The LED boards will be displayed in the windows of the cars, programmed to provide a variety of in-race information.
That can include the car’s current track position in the session or race, car number, pitstop time or three-letter abbreviation of the drivers’ name.
They are already used in other categories across the globe, most notably IndyCar and GT racing.
Supercars hopes to test two solutions in Townsville, one from Australian company Motec, and another from European firm Lumirank, pending the arrival of the latter from Le Mans.
“We’ll be testing the systems in Townsville, looking towards 2020,” Supercars’ Head of Motorsport Adrian Burgess told Supercars.com.
“They can be programmed on the run to display a lot of different information to help the fans better follow the races.
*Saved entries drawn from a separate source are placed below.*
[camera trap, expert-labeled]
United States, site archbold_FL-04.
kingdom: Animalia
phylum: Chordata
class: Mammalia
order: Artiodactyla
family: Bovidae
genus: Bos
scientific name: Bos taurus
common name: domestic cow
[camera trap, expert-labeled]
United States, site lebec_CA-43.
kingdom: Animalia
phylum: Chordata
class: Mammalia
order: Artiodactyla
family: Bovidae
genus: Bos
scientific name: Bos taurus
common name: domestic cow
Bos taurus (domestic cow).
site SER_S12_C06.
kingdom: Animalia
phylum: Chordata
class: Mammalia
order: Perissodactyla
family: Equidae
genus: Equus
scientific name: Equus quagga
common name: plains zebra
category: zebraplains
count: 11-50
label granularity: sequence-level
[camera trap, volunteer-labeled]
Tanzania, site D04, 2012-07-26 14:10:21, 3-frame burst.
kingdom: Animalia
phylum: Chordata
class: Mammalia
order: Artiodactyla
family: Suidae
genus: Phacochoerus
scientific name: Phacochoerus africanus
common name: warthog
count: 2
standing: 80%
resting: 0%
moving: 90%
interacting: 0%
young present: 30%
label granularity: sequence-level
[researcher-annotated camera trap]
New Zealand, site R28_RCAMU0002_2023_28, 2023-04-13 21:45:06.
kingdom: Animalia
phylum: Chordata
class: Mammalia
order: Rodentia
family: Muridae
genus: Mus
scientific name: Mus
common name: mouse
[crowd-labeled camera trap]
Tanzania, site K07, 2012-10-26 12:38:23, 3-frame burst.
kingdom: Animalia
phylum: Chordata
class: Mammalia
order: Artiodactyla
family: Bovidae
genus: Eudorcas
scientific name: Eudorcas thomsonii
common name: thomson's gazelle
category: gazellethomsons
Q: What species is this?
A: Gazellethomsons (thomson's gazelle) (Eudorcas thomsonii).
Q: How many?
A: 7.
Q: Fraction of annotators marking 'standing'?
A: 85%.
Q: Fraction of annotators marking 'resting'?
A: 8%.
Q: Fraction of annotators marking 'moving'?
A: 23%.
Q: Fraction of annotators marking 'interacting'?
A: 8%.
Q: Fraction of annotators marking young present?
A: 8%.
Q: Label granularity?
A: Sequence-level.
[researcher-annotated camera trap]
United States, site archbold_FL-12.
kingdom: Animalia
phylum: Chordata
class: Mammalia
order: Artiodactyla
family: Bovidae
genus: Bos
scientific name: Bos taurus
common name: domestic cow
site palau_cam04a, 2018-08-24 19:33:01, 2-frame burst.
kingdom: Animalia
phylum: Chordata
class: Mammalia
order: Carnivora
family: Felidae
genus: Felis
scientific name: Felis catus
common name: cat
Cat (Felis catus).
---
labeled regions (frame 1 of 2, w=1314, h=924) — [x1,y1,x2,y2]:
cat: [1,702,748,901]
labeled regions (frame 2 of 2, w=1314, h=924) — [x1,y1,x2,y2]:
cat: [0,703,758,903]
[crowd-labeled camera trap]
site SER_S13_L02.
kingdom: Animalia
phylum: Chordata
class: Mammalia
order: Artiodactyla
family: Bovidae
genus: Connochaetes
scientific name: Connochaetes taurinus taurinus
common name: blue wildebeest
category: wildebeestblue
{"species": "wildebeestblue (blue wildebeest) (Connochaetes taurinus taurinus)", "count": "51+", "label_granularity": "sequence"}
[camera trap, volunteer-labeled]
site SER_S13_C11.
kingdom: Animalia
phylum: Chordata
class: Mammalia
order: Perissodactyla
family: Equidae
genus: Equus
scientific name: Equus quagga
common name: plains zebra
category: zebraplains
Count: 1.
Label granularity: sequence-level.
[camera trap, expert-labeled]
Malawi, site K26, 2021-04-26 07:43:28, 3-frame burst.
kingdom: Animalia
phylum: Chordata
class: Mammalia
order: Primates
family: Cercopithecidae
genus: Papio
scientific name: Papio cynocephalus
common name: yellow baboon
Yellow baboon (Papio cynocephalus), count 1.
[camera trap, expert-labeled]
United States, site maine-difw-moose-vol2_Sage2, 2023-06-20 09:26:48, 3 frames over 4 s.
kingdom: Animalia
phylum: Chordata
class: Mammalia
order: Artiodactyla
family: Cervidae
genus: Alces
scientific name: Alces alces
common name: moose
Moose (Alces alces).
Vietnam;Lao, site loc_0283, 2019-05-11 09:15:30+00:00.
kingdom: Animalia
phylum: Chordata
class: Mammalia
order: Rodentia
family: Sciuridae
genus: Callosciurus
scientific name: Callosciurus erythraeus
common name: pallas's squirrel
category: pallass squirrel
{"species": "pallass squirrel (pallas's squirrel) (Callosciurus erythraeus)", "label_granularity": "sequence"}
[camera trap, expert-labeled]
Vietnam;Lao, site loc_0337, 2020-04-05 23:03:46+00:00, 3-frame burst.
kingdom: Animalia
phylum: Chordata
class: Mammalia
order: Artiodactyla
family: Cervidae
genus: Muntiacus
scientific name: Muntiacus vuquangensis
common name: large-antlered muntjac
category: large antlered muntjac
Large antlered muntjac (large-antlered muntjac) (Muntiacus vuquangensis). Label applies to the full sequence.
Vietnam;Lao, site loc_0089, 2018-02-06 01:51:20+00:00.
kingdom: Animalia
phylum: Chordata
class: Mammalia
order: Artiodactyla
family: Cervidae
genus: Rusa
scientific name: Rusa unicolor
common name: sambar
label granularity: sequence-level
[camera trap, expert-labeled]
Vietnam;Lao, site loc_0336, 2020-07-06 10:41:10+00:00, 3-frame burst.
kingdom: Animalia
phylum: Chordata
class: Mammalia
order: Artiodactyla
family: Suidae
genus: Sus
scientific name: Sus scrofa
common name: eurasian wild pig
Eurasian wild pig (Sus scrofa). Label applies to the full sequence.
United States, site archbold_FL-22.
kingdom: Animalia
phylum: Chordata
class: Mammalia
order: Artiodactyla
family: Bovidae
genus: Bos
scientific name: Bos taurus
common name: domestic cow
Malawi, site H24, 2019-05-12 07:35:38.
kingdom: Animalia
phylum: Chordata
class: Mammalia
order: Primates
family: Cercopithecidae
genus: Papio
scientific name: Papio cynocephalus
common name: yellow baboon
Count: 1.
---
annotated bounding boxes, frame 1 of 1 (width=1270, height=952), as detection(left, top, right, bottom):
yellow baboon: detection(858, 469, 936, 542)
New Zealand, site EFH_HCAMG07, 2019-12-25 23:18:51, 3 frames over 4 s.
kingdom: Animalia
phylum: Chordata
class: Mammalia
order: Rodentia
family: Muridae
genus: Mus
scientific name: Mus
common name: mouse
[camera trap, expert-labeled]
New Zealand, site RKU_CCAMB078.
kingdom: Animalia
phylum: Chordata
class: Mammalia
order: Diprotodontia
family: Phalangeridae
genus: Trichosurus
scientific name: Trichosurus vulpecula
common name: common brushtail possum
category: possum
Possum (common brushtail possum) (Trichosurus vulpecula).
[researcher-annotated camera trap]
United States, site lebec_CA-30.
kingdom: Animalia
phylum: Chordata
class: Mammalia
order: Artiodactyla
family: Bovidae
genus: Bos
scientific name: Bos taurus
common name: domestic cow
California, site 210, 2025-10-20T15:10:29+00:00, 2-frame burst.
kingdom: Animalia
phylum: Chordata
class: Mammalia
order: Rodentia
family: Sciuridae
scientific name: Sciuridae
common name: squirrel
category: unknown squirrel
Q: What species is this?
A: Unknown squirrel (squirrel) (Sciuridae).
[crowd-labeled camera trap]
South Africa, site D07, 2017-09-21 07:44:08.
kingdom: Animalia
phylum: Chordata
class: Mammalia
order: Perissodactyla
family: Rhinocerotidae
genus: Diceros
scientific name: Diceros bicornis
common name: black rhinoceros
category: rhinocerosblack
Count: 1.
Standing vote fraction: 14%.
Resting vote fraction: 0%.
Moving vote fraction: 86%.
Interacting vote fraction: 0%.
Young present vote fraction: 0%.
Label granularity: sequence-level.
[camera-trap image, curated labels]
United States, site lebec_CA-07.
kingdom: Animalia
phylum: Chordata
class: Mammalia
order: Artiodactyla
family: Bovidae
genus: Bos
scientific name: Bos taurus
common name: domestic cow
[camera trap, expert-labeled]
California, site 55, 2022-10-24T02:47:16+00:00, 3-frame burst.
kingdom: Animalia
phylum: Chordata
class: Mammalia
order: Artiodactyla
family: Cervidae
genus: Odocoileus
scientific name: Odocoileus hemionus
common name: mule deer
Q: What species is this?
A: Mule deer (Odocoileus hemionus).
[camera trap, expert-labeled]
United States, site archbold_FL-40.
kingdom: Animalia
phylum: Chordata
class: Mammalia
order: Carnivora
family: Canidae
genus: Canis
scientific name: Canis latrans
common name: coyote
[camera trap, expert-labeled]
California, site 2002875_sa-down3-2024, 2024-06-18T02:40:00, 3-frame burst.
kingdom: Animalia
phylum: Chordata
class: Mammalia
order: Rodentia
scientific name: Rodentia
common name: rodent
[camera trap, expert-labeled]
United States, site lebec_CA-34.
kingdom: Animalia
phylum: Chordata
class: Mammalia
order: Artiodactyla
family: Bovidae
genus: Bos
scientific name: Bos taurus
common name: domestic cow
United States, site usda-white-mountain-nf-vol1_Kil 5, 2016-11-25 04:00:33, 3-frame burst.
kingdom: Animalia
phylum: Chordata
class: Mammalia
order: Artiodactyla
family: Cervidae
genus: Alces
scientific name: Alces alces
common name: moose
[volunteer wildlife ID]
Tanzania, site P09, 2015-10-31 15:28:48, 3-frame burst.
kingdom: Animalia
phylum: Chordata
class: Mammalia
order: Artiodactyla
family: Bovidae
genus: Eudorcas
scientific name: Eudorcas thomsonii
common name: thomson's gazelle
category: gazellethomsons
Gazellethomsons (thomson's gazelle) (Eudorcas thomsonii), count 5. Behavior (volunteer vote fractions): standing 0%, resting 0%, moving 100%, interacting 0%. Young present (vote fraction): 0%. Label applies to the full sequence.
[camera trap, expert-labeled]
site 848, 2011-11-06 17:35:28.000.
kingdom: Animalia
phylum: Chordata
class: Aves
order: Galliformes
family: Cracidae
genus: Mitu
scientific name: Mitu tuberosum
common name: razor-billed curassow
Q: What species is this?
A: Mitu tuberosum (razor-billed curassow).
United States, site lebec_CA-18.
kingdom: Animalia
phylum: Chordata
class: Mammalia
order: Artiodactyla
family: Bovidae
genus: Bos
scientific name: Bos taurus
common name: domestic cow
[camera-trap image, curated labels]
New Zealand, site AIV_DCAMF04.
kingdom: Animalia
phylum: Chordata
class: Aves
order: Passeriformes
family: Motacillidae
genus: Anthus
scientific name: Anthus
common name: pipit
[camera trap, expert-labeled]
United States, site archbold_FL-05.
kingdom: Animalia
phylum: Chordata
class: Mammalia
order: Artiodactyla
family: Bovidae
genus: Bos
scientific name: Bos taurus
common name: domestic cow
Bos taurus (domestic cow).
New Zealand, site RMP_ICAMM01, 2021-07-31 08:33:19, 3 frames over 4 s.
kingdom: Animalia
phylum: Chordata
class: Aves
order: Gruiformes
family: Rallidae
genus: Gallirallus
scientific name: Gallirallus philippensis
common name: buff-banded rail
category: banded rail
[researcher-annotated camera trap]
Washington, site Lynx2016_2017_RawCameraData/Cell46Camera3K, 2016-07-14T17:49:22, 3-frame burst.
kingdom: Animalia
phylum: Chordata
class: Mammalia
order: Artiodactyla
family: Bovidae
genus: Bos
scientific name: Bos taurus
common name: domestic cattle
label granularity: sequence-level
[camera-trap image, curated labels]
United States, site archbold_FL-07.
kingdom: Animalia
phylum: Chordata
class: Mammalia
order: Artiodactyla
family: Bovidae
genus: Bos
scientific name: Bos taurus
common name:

“The plan is to run two or three of each type in two or three different cars in Townsville and assess how they look at the track and on television.”
Supercars trialled an LED info-panel system in the Dunlop Super2 Series in 2015, pictured top, but ultimately did not proceed with their introduction.
Supercars to simplify pit and grid equipment
In addition to signing off the LED trial, the Supercars Commission has moved to reduce the electronic technology introduced to pit equipment in recent years.
Teams are no longer allowed to affix pressure sensors to the airlines of their impact tools, or affix data loggers to their pit equipment that record pitstop performance.
“Teams are spending more and more money on their pit booms and equipment, so we’ve moved to rein that back in,” explained Burgess.
The use of heating and cooling fans on the grid pre-race has also been banned, in a move largely designed to prevent teams circumventing the 17psi minimum tyre pressure rule.
Leaving the pits with tyres at the 17psi minimum, drivers have been found to be riding the brake on the outlap to increase brake and therefore tyre temperature.
Engineers then bleed the tyres back to 17psi on the grid, improving tyre life, which is seen as having a negative impact on the overall racing spectacle.
Banning the electric fans will discourage the extreme brake heating and then cooling process, which had previously also hurt brake component life.